» Source document:
** BEGIN **

ATB: Florida Gulf Coast Owns The Bright Lights, A Standard Dougie Fresh Master Class and the Wolfpack’s Bitter End…

Posted by Chris Johnson on March 23rd, 2013


Chris Johnson is an RTC Columnist. He can be reached @ChrisDJohnsonn

Tonight’s Lede. Goodbye Opening Round 2013; Our Time Together was Brief but Unforgettable. The funny thing about Harvard’s improbable upset over New Mexico last night is the way by which most fans came to find out about it. Only a dedicated subsection of college hoops fandom was glued to their TV’s in the wee hours for the Crimson’s magical takedown. The rest were hit with the news upon waking up the following morning. “Woah, man, Harvard won? Really?” Something like that. Friday’s upset du jour took place in a prime viewing window, and the big boy on the losing end – well, let’s just say that program has been in this unfortunate position more than a few times over the past few seasons. Without divulging specifics, it is my gracious privilege to sum up another drama-filled day of Tournament action. And for my money, day two trumped day one by a wide margin.

Your watercooler moment. Down Goes Georgetown. Again. 

For the second straight day, we saw a huge upset. On Friday it was Florida Gulf Coast sinking Georgetown (Getty).

For the second straight day, we saw a huge upset. On Friday it was Florida Gulf Coast sinking Georgetown (Getty).

** END **

» Required task 1:
Answer these questions using the tournament recap.
(a) Who posted it, and on what date?
(b) Which team did Harvard upset?
(c) Which team sank Georgetown on Friday?
» Required task 2: Copy word for word the passage of the tournament recap starting with "Tonight’s Lede. Goodbye" and going on through "a wide margin.".

» Data extract:
** BEGIN **

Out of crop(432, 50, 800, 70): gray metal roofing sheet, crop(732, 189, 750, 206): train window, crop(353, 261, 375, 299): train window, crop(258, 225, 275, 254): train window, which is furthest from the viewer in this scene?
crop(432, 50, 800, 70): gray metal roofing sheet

** END **

» Right answer 1:
(a) Chris Johnson posted it on March 23rd, 2013.
(b) Harvard upset New Mexico.
(c) Florida Gulf Coast sank Georgetown.

» Right answer 2:
Tonight’s Lede. Goodbye Opening Round 2013; Our Time Together was Brief but Unforgettable. The funny thing about Harvard’s improbable upset over New Mexico last night is the way by which most fans came to find out about it. Only a dedicated subsection of college hoops fandom was glued to their TV’s in the wee hours for the Crimson’s magical takedown. The rest were hit with the news upon waking up the following morning. “Woah, man, Harvard won? Really?” Something like that. Friday’s upset du jour took place in a prime viewing window, and the big boy on the losing end – well, let’s just say that program has been in this unfortunate position more than a few times over the past few seasons. Without divulging specifics, it is my gracious privilege to sum up another drama-filled day of Tournament action. And for my money, day two trumped day one by a wide margin.